As described in the header, I am using Bison and Flex to get a parser, yet I need to handle the error and continue after I find one. Thus I use:
Stmt: Reference '=' Expr ';' { printf(" Reference = Expr ;\n");}
| '{' Stmts '}' { printf("{ Stmts }");}
| WHILE '(' Bool ')' '{' Stmts '}' { printf(" WHILE ( Bool ) { Stmts } ");}
| FOR NAME '=' Expr TO Expr BY Expr '{' Stmts '}' { printf(" FOR NAME = Expr TO Expr BY Expr { Stmts } ");}
| IF '(' Bool ')' THEN Stmt { printf(" IF ( Bool ) THEN Stmt ");}
| IF '(' Bool ')' THEN Stmt ELSE Stmt { printf(" IF ( Bool ) THEN Stmt ELSE Stmt ");}
| READ Reference ';' { printf(" READ Reference ;");}
| WRITE Expr ';' { printf(" WRITE Expr ;");}
| error ';' { yyerror("Statement is not valid"); yyclearin; yyerrok;}
;
however, I always get a msg "syntax error" and I do not know where does it come from and how to prevent it so that my own "error code" will be executed.

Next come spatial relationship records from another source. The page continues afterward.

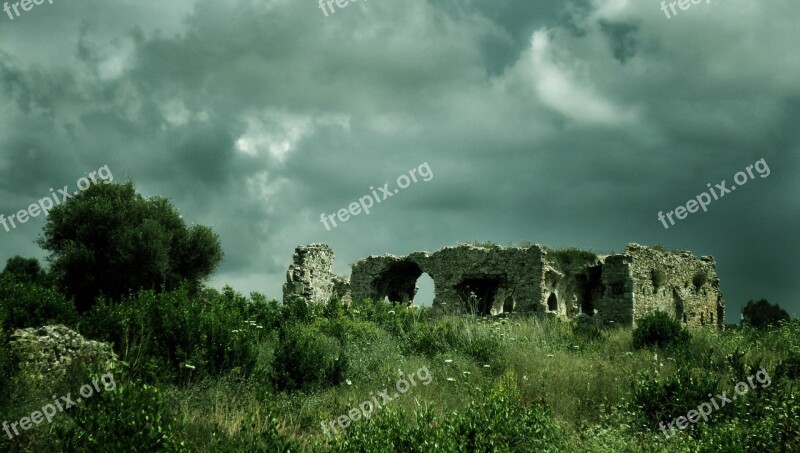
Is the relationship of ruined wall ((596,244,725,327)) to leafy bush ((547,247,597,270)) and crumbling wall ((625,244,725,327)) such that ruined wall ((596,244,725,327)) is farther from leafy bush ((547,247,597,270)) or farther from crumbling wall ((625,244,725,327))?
leafy bush ((547,247,597,270))

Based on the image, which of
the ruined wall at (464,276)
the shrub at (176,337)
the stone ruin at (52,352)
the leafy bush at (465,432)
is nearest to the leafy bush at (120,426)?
the leafy bush at (465,432)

I am trying to do an error recovery here so that my parser will continue to parse the input till the EOF.
People often confuse the purpose of error
rules in yacc/bison -- they are for error RECOVERY, not for error HANDLING. So an error rule is not called in response to an error -- the error happens and then the error rule is used to recover.
If you want to handle the error yourself (so avoid printing a "syntax error" message), you need to define your own yyerror
function (that is the error handler) that does something with "syntax error" string other than printing it. One option is to do nothing, and then print a message in your error recovery rule (eg, where you call yyerror, change it to printf instead). The problem being that if error recovery fails, you won't get any message (you will get a failure return from yyparse, so could print a message there).